場面7. サブスクリプションを解約し、有効期限切れ後に再契約したとき
サブスクリプションを契約していたことがあるユーザが、サブスクリプションを再開するようなケースです。
要点:
・XcodeテストとSandboxテストで差異は無い。
・再契約後にpaymentQueue(_:updatedTransactions:)が呼ばれる(transactionState=.purchased)。
※サブスクリプション管理画面で再契約する場合は、アプリをフォアグラウンドにした時(システムダイアログは表示されない)
※アプリ内で購入手続きをする場合は、購入手続き直後
・再契約時のOriginal Transaction IDは、そのApple IDで初めて当該サブスクリプションを契約したときのTransaction IDと同じ値になる。

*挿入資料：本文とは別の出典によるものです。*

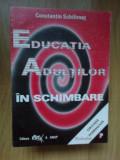 d3 Educatia Adultilor In Schimbare - Constantin Schifirnet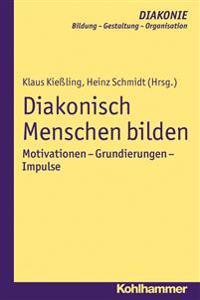 Diakonisch Menschen Bilden: Motivationen - Grundierungen - Impulse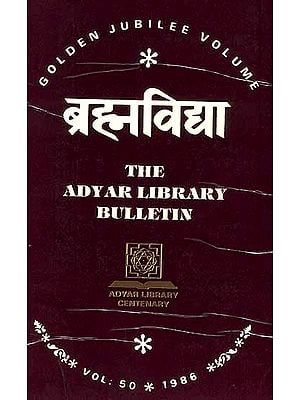 Brahmavidya: The Adyar Library Bulletin Golden Jubilee Volume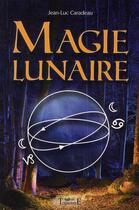Couverture du livre « Magie lunaire » de Jean-Luc Caradeau aux éditions Trajectoire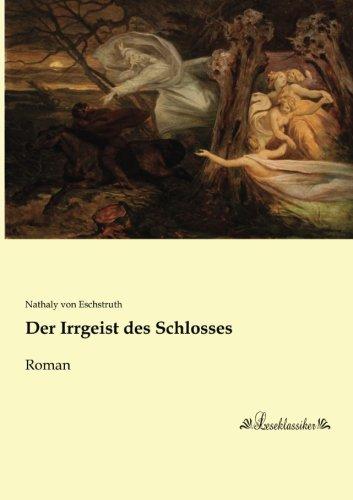 9783955635534: Der Irrgeist des Schlosses: Roman (German Edition)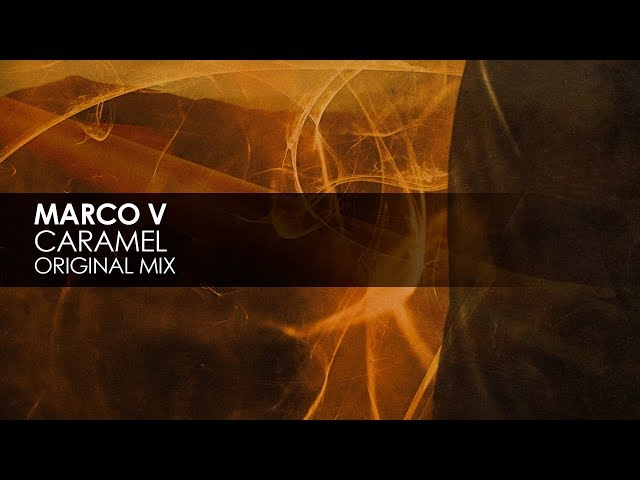 Marco V - Caramel (Original Mix)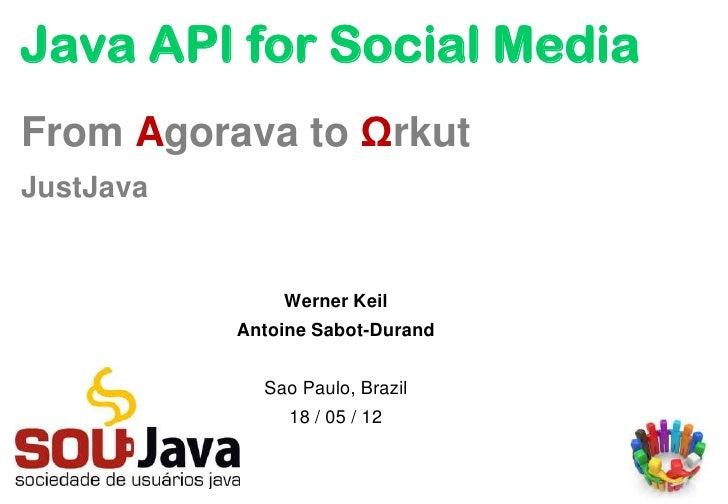 Java API for Social MediaFrom Agorava to ΩrkutJustJava               Werner Keil           Antoine Sabot-Durand           ...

・再契約時のTransaction IDは1回目の契約時とは異なる値になる。
場面7-1. サブスクリプション管理画面で再契約する場合
手順:
1. アプリ内で初回のサブスクリプションを購入する
2. サブスクリプションをキャンセルする
3. 有効期限が切れる
4. サブスクリプション管理画面で再契約する
[Xcodeテスト]
最初に、1回目のサブスクリプションを開始します。この例では、transactionStateが.purchasedのTransactionのTransaction IDは「12」、Original Transaction IDは「nil」であることがログからわかります。
▼初回サブスクリプション開始
paymentQueue(_:updatedTransactions:) >>>>>>>>>> [15:31:57]
---------- transaction[0] ----------
Transaction ID = nil, State = .purchasing
Original Transaction ID = nil, State = nil
transaction.error = nil
paymentQueue(_:updatedTransactions:) <<<<<<<<<< [15:31:57]
paymentQueue(_:updatedTransactions:) >>>>>>>>>> [15:32:33]
---------- transaction[0] ----------
Transaction ID = Optional("12"), State = .purchased
Original Transaction ID = nil, State = nil
transaction.error = nil
paymentQueue(_:updatedTransactions:) <<<<<<<<<< [15:32:33]
1回目のサブスクリプション期間中にXcodeのTransaction Managerでサブスクリプションをキャンセルします。そしてアプリをバックグラウンドにして、有効期限を過ぎてから、Transaction Managerでサブスクリプションを再開させます。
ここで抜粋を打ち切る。